Of the over 100 exhibitors in the Great Pavilion, most are florists or nurseries, many of whom are making a fortune from hybridising plants initially collected during the colonial era. A few exhibitors come directly from countries once belonging to the British Empire, such as the Barbados Horticultural Society, Grenada, and SANBI and Kirstenbosch. Their aim won’t be to sell plants but to promote tourism to floral destinations. 

The theme for this year’s SANBI-Kirstenbosch display is “Harold Porter National Botanical Garden – A Gateway to the Kogelberg Biosphere Reserve” and Dr. Tanya Abrahamse, the CEO of SANBI, concludes her foreword in the institution’s Chelsea 2016 Brochure by telling prospective tourists that “wherever you are holidaying in South Africa there is a National Botanical Garden close by waiting to embrace you with its beauty and ‘window’ onto our country’s fascinating biodiversity.”
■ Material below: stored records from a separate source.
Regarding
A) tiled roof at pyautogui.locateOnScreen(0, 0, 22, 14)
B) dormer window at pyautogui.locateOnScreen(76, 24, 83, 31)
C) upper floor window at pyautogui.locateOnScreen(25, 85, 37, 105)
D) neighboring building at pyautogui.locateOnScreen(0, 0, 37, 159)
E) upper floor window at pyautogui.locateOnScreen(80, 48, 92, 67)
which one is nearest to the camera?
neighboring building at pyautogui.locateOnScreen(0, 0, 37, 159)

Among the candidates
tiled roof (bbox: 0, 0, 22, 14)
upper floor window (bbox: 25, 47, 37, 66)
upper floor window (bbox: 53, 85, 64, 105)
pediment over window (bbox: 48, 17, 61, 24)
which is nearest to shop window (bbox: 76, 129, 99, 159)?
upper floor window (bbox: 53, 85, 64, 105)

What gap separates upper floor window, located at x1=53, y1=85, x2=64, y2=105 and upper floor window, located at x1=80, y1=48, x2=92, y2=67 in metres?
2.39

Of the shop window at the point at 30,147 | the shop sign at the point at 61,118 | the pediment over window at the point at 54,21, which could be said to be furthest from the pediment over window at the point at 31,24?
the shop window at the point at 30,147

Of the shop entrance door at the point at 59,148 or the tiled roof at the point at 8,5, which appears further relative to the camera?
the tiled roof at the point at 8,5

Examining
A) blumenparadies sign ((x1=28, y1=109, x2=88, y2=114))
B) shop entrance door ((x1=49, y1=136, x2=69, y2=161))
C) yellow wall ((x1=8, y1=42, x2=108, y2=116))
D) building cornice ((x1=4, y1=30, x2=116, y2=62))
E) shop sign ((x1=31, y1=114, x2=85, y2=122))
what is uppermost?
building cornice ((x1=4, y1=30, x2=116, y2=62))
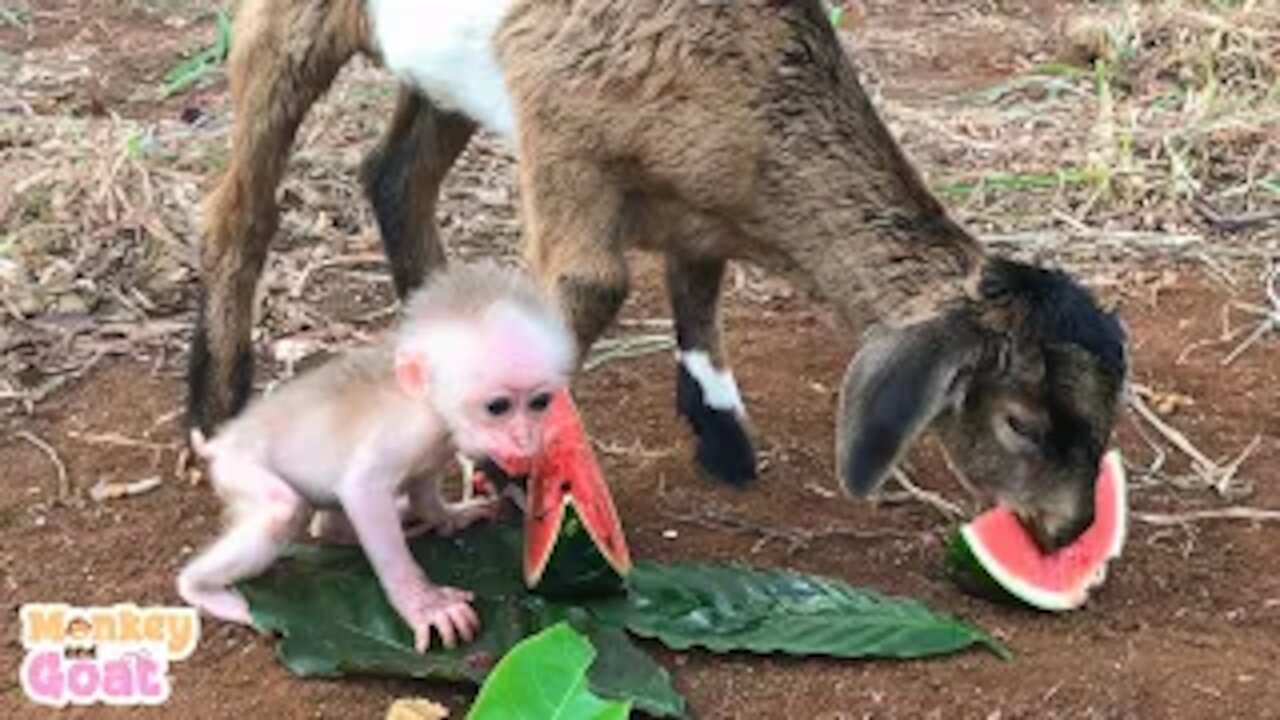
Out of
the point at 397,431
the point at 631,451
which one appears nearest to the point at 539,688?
the point at 397,431

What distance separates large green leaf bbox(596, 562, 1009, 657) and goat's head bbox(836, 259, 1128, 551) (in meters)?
0.34

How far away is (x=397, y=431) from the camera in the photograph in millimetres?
4125

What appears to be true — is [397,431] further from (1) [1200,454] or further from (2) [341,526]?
(1) [1200,454]

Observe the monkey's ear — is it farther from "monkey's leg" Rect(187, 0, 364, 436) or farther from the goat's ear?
"monkey's leg" Rect(187, 0, 364, 436)

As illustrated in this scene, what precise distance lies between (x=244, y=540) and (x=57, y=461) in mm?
1182

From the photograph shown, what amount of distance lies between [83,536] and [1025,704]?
2211 mm

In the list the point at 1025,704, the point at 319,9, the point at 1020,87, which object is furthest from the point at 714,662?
the point at 1020,87

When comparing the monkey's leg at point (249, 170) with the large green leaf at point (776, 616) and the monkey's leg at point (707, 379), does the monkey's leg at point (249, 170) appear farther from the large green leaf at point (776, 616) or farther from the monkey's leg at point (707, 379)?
the large green leaf at point (776, 616)

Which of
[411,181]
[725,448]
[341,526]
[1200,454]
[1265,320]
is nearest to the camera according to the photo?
[341,526]

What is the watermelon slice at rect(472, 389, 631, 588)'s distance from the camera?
422cm

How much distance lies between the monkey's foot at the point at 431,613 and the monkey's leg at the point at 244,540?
0.90ft

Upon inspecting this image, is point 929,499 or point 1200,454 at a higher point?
point 929,499

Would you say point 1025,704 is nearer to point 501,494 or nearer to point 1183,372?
point 501,494

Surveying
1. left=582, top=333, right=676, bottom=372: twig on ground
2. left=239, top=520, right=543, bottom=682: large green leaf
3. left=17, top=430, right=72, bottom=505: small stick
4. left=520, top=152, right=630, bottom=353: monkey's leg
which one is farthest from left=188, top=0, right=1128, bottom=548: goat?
left=17, top=430, right=72, bottom=505: small stick
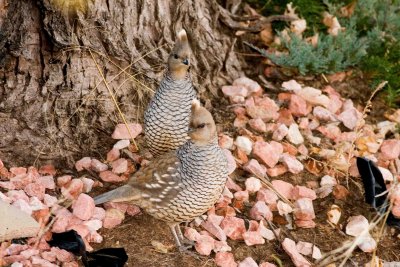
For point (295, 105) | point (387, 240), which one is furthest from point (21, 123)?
point (387, 240)

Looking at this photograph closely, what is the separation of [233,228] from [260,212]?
242 millimetres

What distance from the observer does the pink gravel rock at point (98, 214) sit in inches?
163

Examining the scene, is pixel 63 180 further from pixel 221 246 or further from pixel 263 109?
pixel 263 109

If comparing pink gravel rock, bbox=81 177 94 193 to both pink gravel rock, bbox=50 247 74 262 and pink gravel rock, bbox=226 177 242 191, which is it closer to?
pink gravel rock, bbox=50 247 74 262

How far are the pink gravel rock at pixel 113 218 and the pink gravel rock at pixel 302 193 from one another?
107 centimetres

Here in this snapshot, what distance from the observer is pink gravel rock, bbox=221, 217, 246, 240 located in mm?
4239

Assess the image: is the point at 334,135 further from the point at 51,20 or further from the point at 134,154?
the point at 51,20

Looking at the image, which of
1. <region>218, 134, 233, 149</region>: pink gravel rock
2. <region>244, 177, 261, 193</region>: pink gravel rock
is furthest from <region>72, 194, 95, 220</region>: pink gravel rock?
<region>218, 134, 233, 149</region>: pink gravel rock

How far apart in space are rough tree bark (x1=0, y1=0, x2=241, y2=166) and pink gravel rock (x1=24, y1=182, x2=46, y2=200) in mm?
276

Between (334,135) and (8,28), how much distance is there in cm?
223

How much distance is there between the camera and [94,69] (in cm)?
464

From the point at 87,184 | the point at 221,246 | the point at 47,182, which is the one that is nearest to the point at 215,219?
the point at 221,246

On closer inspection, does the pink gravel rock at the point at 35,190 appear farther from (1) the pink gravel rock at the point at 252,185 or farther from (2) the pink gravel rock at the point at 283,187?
A: (2) the pink gravel rock at the point at 283,187

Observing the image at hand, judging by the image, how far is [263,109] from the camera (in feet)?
17.2
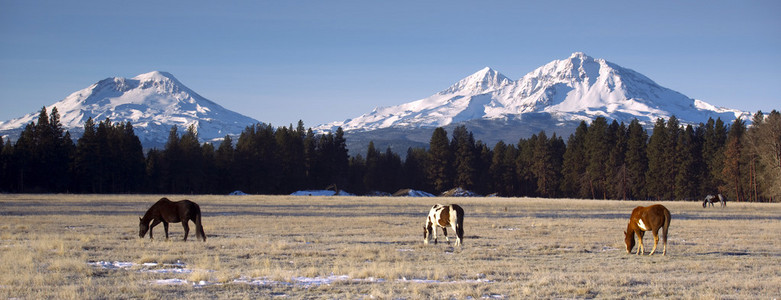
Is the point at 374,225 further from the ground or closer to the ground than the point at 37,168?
closer to the ground

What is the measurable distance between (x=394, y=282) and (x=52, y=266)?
8.04 metres

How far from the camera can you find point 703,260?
17.0 meters

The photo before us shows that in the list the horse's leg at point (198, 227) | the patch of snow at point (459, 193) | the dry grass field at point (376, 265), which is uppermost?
the patch of snow at point (459, 193)

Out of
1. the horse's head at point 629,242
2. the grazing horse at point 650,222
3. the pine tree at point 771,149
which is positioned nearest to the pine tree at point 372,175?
the pine tree at point 771,149

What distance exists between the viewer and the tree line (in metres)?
83.2

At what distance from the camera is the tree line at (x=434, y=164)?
273ft

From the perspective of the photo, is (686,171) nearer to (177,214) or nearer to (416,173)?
(416,173)

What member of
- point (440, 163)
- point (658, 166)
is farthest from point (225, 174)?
point (658, 166)

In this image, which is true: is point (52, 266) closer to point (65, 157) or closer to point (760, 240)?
point (760, 240)

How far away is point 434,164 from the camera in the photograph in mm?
109500

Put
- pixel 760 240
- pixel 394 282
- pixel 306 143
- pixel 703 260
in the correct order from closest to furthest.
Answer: pixel 394 282 < pixel 703 260 < pixel 760 240 < pixel 306 143

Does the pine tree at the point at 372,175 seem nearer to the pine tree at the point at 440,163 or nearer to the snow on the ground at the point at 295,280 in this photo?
Answer: the pine tree at the point at 440,163

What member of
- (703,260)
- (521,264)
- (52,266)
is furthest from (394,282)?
(703,260)

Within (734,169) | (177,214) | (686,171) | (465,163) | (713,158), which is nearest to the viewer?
(177,214)
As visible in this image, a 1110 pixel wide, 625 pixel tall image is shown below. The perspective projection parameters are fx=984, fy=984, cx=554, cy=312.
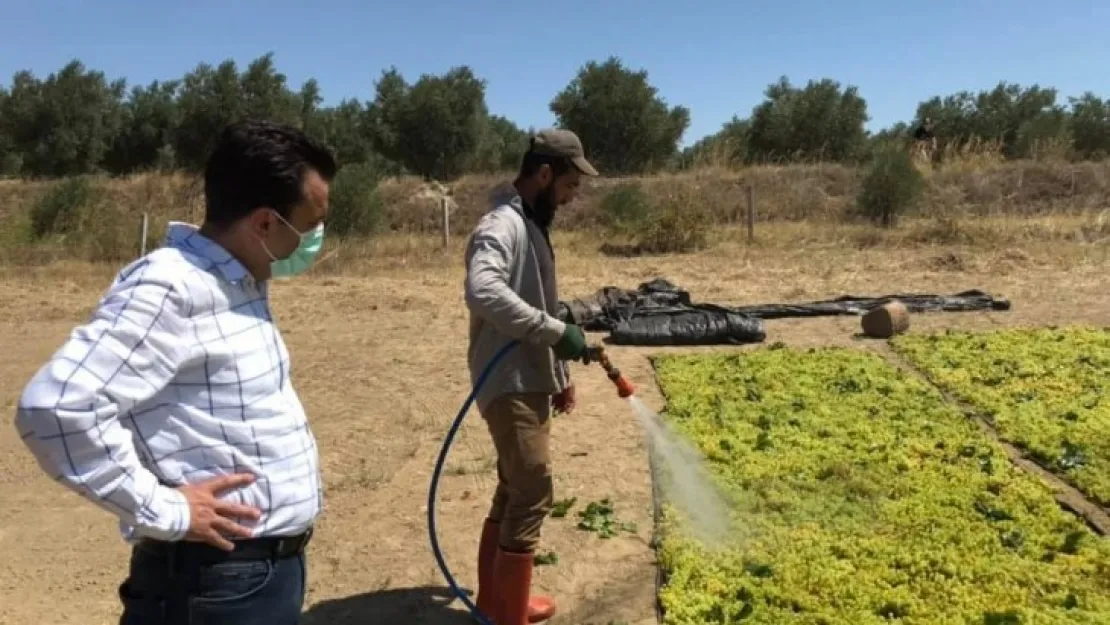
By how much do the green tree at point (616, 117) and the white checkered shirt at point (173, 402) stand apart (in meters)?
31.0

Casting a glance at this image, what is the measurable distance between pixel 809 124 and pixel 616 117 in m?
6.83

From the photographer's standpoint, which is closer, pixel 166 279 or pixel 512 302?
pixel 166 279

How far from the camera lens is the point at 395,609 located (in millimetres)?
3998

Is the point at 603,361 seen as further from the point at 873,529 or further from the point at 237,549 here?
the point at 873,529

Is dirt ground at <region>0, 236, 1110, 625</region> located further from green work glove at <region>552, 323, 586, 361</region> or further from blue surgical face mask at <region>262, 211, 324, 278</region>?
blue surgical face mask at <region>262, 211, 324, 278</region>

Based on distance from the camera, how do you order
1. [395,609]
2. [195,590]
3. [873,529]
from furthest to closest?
[873,529]
[395,609]
[195,590]

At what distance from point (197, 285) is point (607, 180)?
81.1ft

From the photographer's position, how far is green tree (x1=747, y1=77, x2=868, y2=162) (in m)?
33.6

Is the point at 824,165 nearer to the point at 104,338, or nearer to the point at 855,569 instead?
the point at 855,569

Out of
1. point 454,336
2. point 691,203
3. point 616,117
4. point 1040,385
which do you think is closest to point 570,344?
point 1040,385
The exhibit consists of a diorama-like display of plants displayed in front of a backdrop of photographs of mountains, waterfalls and the sea in the Kogelberg Biosphere Reserve. The SANBI-Kirstenbosch display portrays South Africa as a travel destination for unspoilt nature and indigenous plants – which, ironically, the average Chelsea Flower Show visitor likely perceives as exotic curiosities. Thus, the display resembles the mainstream tourism advertisement of African destinations for European visitors, which deploys a colonial tourist gaze and produces images of empty nature and exoticism rather than of actual lived realities and histories.

However, this relatively benign tourism advertisement has not always been the aim of the South African exhibits at the Chelsea Flower Show. When South Africa participated for the first time with a display of its own in 1976, its exhibition was an exercise of apartheid state image improvement. Following the Sharpeville massacre on 21 March 1960 and the subsequent banning of the African National Congress and the Pan-Africanist Congress, international criticism of apartheid and the efforts of the boycott movement, which targeted South Africa’s trade and participation in academic, art and sport exchanges, increased. It is well known that the apartheid state set up media companies and front organisations for propaganda, but it is less known that botanists, plants and Kirstenbosch were also deployed in these campaigns. Due to their strong cultural association with beauty, plants and gardens were particularly suited for this purpose.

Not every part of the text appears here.